SUPPLIED RECORDS
= = = = = = =

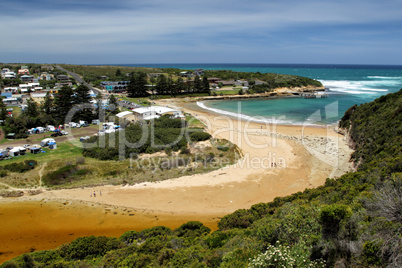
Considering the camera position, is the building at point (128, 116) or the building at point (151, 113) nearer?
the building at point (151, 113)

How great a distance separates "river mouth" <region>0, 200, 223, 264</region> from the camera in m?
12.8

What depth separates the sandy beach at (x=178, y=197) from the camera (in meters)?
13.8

= = = = = = =

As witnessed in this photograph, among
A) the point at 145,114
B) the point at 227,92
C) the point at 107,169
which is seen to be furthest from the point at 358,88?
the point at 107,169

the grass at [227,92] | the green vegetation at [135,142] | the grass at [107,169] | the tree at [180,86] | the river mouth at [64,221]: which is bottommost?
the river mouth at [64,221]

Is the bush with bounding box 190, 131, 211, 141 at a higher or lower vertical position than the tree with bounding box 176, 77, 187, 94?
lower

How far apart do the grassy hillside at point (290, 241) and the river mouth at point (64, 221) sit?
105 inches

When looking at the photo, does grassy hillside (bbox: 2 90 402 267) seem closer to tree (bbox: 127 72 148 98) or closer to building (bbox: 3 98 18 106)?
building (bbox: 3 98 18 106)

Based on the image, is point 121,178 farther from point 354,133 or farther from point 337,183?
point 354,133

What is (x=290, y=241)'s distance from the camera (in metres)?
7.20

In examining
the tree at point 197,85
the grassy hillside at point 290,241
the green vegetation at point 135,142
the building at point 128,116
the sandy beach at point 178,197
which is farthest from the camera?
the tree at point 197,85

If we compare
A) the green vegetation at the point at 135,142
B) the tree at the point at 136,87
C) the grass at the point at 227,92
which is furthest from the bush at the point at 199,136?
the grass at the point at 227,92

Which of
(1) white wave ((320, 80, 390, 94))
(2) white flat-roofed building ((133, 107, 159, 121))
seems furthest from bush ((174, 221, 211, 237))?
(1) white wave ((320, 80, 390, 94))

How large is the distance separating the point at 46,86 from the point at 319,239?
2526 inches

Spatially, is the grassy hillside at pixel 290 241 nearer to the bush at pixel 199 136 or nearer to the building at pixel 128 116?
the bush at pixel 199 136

= = = = = = =

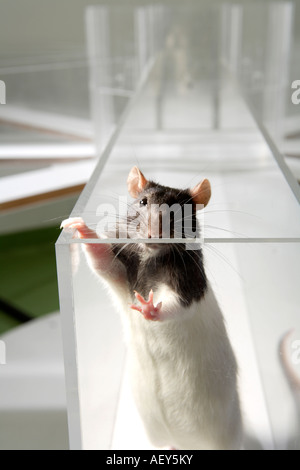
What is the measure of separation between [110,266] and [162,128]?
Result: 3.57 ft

= = = = = = =

STATED GOAL
Express the stretch of the data from the line containing "How large is" through the line containing "2526 inches" as a numbered list, leaving out any blank lines.

ANSWER TO THE PROBLEM
1. How large is the distance separating the point at 46,86 from the point at 319,239?
2. 2526 inches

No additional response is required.